- WHAT YOU NEED TO DO -
Output only the lines from the one holding "Zeit für die" to the end of the data below, please, copied exactly.

- Records from a collection -
Start of Block

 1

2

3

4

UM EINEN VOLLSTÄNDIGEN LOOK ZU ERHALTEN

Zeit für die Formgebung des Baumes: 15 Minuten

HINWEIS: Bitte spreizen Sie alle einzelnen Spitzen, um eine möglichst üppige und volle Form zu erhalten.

End of Block

- WRITTEN ANSWER -
Zeit für die Formgebung des Baumes: 15 Minuten

HINWEIS: Bitte spreizen Sie alle einzelnen Spitzen, um eine möglichst üppige und volle Form zu erhalten.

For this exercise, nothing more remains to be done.